### Tasks to perform
[1] Copy the part of the travel piece on Saco that begins with "Home Suburbs The" and runs through "big city, anyone?".
[2] Carry on the travel piece on Saco, picking up after its last sentence.

### Selected excerpt
========
Home Suburbs The Southern Maine Renaissance: Biddeford & Saco

The Southern Maine Renaissance: Biddeford & Saco

The Southern Maine Renaissance: Biddeford & Saco

And Then There is Saco

Speaking of Saco, there are mills there, too.  Saco Island Mill, which was once a foundry, is now home to Run of the Mill Public House and Brewery.  Try the Alewife Ale and a Mill Wrap Sandwich.

Saco Island also hosts the Saco River Farmers’ Market.  The Farmers’ Market is open year-round on Saturday mornings, from 9:00 AM -12:30 PM, and has a wide selection of handcrafts as well as local produce.

Saco Island Building #4 is currently being developed into apartments and commercial space. It is conveniently located right next to the train station.  Into the big city, anyone?

saco island maine photo
Photo by Josh and Melanie Rosenthal

Saco also sports an adorable Main Street, which hosts events like the Sidewalk Art Festival, Music in the Park(ing lot), Classic Car Shows,  River Jam (Two Cities, One River, remember), the Harvest Festival, and the Holiday Festival and Light Parade.  Wow, that’s enough to keep us busy.
========
[Dataset items]
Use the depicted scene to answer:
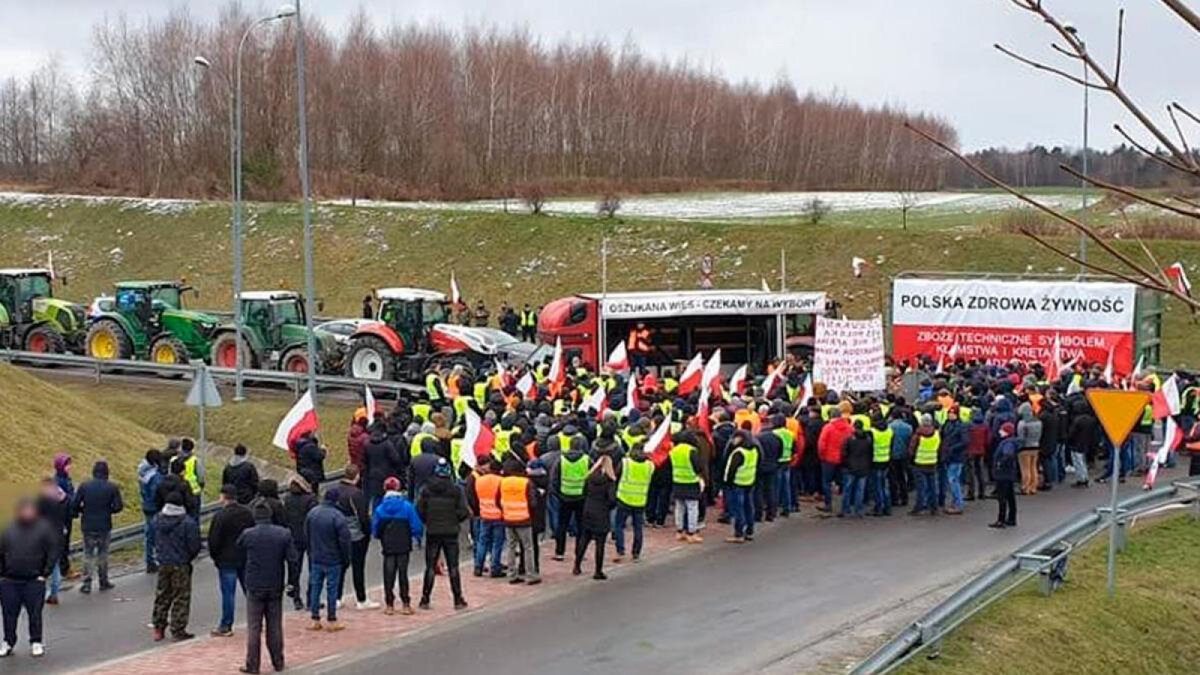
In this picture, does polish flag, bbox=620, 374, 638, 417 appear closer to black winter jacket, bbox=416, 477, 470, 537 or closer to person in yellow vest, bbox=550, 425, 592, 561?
person in yellow vest, bbox=550, 425, 592, 561

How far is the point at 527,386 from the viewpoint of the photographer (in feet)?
73.9

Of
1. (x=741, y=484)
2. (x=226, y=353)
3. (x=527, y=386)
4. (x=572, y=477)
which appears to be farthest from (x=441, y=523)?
(x=226, y=353)

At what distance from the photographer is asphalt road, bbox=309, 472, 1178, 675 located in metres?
12.5

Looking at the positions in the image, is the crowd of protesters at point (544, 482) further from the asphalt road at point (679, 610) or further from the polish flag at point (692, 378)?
the asphalt road at point (679, 610)

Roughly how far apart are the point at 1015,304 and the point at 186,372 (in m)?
17.9

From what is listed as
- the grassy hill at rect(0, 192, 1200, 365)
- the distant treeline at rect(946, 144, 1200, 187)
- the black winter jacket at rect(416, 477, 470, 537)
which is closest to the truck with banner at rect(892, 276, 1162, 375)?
the grassy hill at rect(0, 192, 1200, 365)

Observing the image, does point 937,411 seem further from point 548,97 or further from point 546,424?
point 548,97

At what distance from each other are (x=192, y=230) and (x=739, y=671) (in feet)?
174

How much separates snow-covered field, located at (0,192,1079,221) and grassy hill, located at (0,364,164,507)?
A: 3823cm

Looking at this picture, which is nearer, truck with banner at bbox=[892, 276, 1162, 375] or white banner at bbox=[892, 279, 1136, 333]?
truck with banner at bbox=[892, 276, 1162, 375]

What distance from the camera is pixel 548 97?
89.4 m

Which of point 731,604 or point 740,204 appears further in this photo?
point 740,204

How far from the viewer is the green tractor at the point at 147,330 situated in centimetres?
3216

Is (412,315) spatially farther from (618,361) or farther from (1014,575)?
(1014,575)
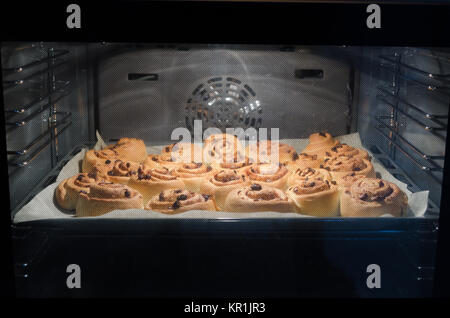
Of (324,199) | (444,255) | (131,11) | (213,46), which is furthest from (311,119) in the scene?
(131,11)

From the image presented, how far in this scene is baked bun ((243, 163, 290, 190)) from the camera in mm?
1441

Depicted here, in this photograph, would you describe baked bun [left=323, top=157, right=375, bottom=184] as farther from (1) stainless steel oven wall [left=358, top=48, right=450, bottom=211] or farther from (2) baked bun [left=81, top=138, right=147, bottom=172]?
(2) baked bun [left=81, top=138, right=147, bottom=172]

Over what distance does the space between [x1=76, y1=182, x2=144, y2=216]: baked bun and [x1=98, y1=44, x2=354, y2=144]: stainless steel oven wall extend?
164mm

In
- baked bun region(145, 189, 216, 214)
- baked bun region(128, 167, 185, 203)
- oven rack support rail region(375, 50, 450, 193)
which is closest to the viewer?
oven rack support rail region(375, 50, 450, 193)

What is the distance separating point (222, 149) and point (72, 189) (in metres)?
0.40

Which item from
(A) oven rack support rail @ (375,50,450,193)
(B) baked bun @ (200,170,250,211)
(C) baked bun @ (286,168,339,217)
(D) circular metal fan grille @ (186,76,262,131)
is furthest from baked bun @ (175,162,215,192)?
(A) oven rack support rail @ (375,50,450,193)

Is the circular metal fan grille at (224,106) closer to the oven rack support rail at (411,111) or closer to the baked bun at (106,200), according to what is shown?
the baked bun at (106,200)

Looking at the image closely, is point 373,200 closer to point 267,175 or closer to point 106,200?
point 267,175

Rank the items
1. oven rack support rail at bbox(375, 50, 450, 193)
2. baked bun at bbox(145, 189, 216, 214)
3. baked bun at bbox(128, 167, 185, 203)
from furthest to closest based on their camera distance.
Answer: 1. baked bun at bbox(128, 167, 185, 203)
2. baked bun at bbox(145, 189, 216, 214)
3. oven rack support rail at bbox(375, 50, 450, 193)

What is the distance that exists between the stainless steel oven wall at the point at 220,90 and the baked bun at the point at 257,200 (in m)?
0.16

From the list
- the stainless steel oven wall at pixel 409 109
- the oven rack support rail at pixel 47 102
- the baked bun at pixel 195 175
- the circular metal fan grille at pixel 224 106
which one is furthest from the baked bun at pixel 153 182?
the stainless steel oven wall at pixel 409 109

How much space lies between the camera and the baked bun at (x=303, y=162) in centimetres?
153

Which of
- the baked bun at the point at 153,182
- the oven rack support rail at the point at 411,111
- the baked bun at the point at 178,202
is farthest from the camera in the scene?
the baked bun at the point at 153,182

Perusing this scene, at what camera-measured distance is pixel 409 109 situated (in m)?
1.51
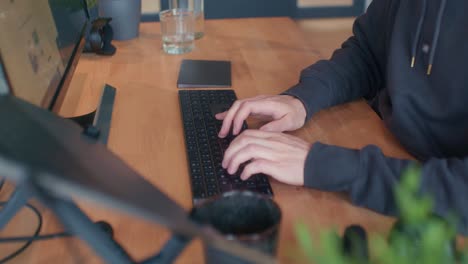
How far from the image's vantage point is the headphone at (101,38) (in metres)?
1.35

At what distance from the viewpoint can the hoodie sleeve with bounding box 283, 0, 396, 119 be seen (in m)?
1.07

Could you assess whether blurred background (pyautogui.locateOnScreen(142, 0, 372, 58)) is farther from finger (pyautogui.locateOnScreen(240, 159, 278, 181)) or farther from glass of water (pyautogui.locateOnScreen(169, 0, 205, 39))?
finger (pyautogui.locateOnScreen(240, 159, 278, 181))

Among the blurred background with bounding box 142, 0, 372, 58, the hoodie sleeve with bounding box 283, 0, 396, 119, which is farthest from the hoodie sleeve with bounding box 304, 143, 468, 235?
the blurred background with bounding box 142, 0, 372, 58

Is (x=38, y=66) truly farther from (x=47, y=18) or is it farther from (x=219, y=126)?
(x=219, y=126)

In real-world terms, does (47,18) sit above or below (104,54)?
above

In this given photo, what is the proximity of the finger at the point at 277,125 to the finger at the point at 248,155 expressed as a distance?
0.15 m

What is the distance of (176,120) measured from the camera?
1.02m

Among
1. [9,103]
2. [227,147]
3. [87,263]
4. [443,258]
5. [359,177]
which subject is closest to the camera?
[443,258]

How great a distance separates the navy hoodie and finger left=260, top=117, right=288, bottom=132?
0.08m

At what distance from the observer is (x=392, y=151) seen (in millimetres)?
911

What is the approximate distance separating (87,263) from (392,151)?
61 centimetres

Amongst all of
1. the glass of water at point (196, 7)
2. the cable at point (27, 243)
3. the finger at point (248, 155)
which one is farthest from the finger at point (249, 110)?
the glass of water at point (196, 7)

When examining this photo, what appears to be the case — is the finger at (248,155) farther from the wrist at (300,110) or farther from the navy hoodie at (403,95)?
the wrist at (300,110)

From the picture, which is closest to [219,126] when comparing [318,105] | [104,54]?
[318,105]
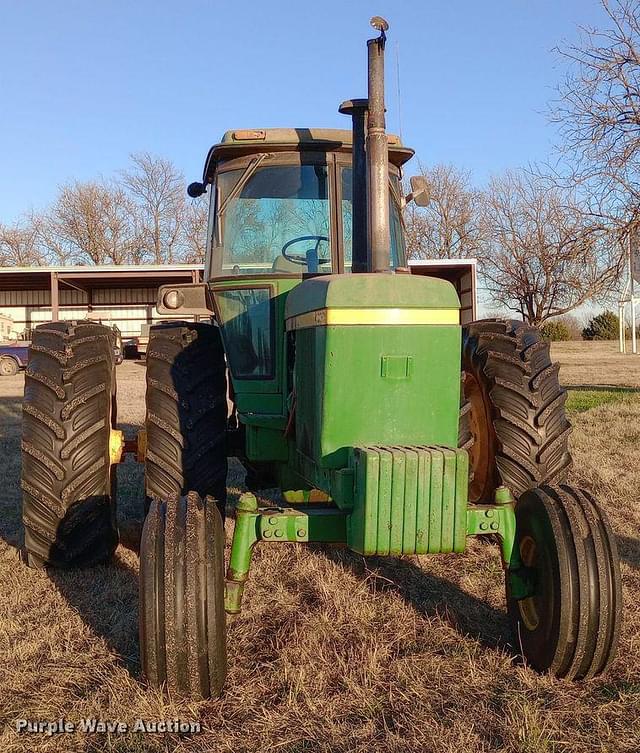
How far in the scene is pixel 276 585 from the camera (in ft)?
12.9

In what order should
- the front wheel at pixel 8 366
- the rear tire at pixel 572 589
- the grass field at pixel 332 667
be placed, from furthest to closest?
the front wheel at pixel 8 366 → the rear tire at pixel 572 589 → the grass field at pixel 332 667

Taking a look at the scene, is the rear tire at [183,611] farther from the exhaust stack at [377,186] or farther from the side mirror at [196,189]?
the side mirror at [196,189]

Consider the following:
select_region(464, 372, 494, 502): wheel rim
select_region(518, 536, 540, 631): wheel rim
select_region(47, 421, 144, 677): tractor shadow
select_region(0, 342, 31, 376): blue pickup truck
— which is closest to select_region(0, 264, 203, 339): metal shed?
select_region(0, 342, 31, 376): blue pickup truck

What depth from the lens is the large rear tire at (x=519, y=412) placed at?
3.95m

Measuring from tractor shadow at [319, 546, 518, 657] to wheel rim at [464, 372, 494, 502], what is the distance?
454mm

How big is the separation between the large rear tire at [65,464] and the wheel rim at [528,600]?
226cm

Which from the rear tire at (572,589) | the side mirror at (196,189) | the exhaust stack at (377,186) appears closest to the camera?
the rear tire at (572,589)

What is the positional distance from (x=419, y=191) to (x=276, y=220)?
2.73 feet

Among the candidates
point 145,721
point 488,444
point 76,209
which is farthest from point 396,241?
point 76,209

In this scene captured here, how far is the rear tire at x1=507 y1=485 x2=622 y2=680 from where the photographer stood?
278 cm

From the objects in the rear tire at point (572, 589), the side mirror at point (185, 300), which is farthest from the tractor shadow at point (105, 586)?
the rear tire at point (572, 589)

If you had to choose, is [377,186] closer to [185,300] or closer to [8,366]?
[185,300]

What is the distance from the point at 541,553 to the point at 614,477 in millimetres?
3543

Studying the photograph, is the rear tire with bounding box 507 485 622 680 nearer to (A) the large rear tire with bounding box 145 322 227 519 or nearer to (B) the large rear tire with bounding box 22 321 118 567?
(A) the large rear tire with bounding box 145 322 227 519
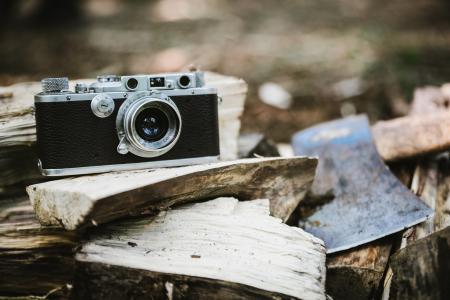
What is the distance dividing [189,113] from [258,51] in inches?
131

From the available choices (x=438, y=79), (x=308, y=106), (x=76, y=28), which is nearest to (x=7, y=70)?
(x=76, y=28)

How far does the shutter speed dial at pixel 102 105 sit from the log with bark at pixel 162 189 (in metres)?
0.23

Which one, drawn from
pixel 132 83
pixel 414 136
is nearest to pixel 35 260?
pixel 132 83

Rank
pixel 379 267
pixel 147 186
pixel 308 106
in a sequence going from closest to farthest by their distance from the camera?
pixel 147 186 → pixel 379 267 → pixel 308 106

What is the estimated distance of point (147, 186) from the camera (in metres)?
1.44

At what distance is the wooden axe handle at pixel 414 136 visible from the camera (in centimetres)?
209

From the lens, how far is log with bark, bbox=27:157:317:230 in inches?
54.6

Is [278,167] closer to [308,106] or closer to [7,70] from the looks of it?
[308,106]

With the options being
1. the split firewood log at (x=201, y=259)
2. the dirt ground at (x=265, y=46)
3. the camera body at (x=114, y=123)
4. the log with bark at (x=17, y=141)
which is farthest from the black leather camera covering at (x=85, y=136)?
the dirt ground at (x=265, y=46)

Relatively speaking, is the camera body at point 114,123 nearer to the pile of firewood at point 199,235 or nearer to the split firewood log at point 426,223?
the pile of firewood at point 199,235

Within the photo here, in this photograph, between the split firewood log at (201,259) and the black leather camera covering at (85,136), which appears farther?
the black leather camera covering at (85,136)

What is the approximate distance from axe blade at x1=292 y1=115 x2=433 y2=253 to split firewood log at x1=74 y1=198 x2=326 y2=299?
29 centimetres

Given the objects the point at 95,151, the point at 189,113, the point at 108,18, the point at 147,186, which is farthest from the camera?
the point at 108,18

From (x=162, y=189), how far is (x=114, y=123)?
1.30 ft
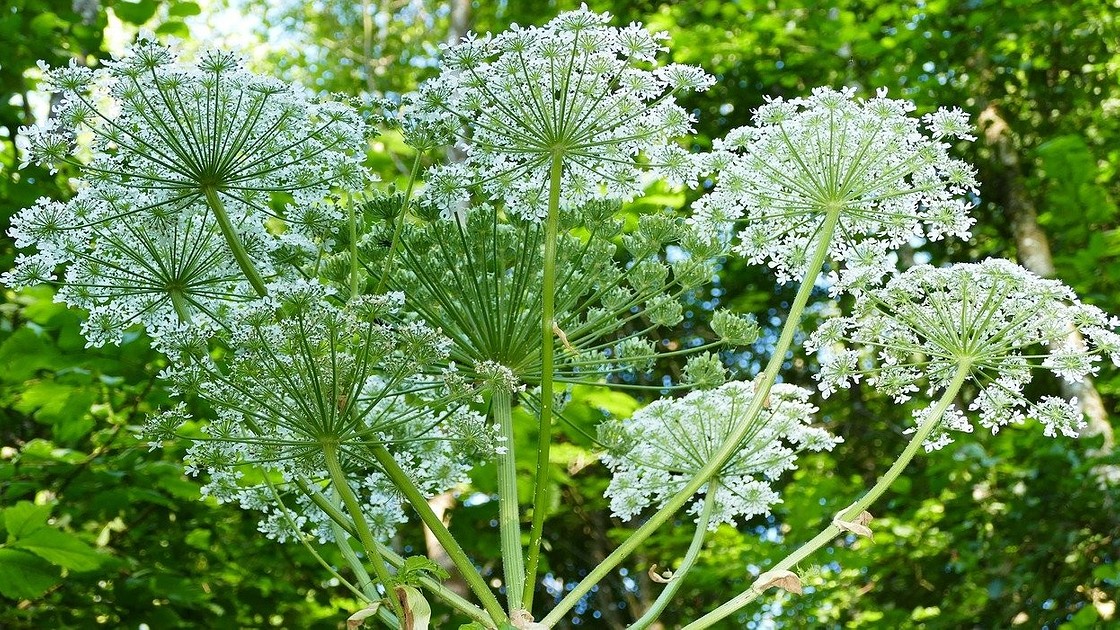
========
### Set of answers
[1]
Home Suburbs The Southern Maine Renaissance: Biddeford & Saco

The Southern Maine Renaissance: Biddeford & Saco

The Southern Maine Renaissance: Biddeford & Saco

And Then There is Saco

Speaking of Saco, there are mills there, too.  Saco Island Mill, which was once a foundry, is now home to Run of the Mill Public House and Brewery.  Try the Alewife Ale and a Mill Wrap Sandwich.

Saco Island also hosts the Saco River Farmers’ Market.  The Farmers’ Market is open year-round on Saturday mornings, from 9:00 AM -12:30 PM, and has a wide selection of handcrafts as well as local produce.

Saco Island Building #4 is currently being developed into apartments and commercial space. It is conveniently located right next to the train station.  Into the big city, anyone?

[2]
If you’re hungry, try Traditions for Italian or the Golden Rooster for breakfast or lunch. Or you could walk over to historic Pepperell Square for a meal at the New Moon restaurant or take the kids to Rapid Ray’s for a hotdog and fries.  Pepperell Square was once the Saco Haymarket.

saco island maine photo
Photo by tvanhoosear

You also don’t want to miss the Saco Museum.  Originally known as the York Institute, the museum has developed a rich and diverse collection, which defines early American Life.  The museum also hosts a wide variety of adult and children’s classes and activities.

They Don’t Call it Vacationland For Nothing.

saco island maine photo
Photo by Josh and Melanie Rosenthal

OK, so we’ve talked about the mills and the downtowns, but we can’t leave out the beaches!  Both twins are known for their great waterfronts.

Biddeford Pool, formerly known as Winter Harbor, has been a summer destination for decades.  It attracts the rich and famous, but also fishermen and lobstermen.  It’s historic, too.

biddeford pool photo
Photo by Dougtone

Some of the more notable places to visit are the John Tarr House, the First Parish Meetinghouse, the Fletcher’s Neck Life Saving Station, and the James Montgomery Flagg House.  By the way, the peninsula of land between the Pool and Biddeford City is known as Fletcher’s Neck.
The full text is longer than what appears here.